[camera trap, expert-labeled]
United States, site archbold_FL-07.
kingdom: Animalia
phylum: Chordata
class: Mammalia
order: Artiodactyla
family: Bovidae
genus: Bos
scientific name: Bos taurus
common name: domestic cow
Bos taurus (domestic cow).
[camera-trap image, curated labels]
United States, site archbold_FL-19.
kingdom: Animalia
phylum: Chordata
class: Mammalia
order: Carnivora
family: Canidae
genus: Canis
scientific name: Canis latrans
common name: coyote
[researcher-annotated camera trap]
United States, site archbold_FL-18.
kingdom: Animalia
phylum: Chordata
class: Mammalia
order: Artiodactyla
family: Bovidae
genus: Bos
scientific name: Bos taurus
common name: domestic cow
───
*What needs to be done*
Only lines with the word "site" count here; copy every one from the records.

*Output below*
United States, site archbold_FL-07.
United States, site archbold_FL-19.
United States, site archbold_FL-18.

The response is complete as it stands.